Também, pelos vistos, queria umas sabrinas de verniz vermelho que a minha mãe não me deu por achar muito bimbas. Mais tarde ficava chateada comigo por não querer andar de "sapatos à vela" (como eu dizia) e querer sempre ir com as botas da Nike.
Conhecer a Joana Paixão Brás despertou em mim esta vontade de querer ter tudo arranjadinho e bonito, à mãe fofinha.
E nem é pelo facto da Irene crescer mais feliz (acho que na volta não lhe faz grande diferença se tem um cavalinho de madeira ou uma caixa de cartão das fraldas para brincar), é porque faz parte de toda uma filosofia da qual estou a ficar fã: pôr amor e dedicação em tudo. Para que se note, sempre. Para que à la SIMS (o jogo), quando entremos nessa divisão, sintamos os nossos níveis de conforto e, já agora, de oxitocina a subir.

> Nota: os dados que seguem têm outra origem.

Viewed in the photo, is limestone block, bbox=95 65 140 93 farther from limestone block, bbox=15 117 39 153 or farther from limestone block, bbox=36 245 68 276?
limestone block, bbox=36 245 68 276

Para que todas as fotografias no quarto façam sentido com o que lhes passamos todos os dias.
E, já agora, para que a Irene se sinta inspirada quando também for mãe.
Este é o quarto da Isabel e fiquei tão contente de ter tirado lá fotos com a Irene que a conclusão é mesmo: quero um quarto de beta, já!
Em breve (ainda não sei quando) vamos mudar de casa e está prometido um quarto de beta para a Irene. E um quarto de beta para a mãe. E uma cozinha de beta. E mais vestidinhos para ficar mais bonita quando se tiram fotografias, para a Irene que eu tenho as pernas num nojo e não pretendo fazer a depilação tão cedo.
Continuo a ter alma de trolha, de querer tudo o mais prático possível mas ser betinha compensa. É só pensar mais um bocadinho. Envolver-me mais nos projectos.
Pensar antes de agir.
Acho que é esta uma das milhares de lições que estou a aprender com a maternidade.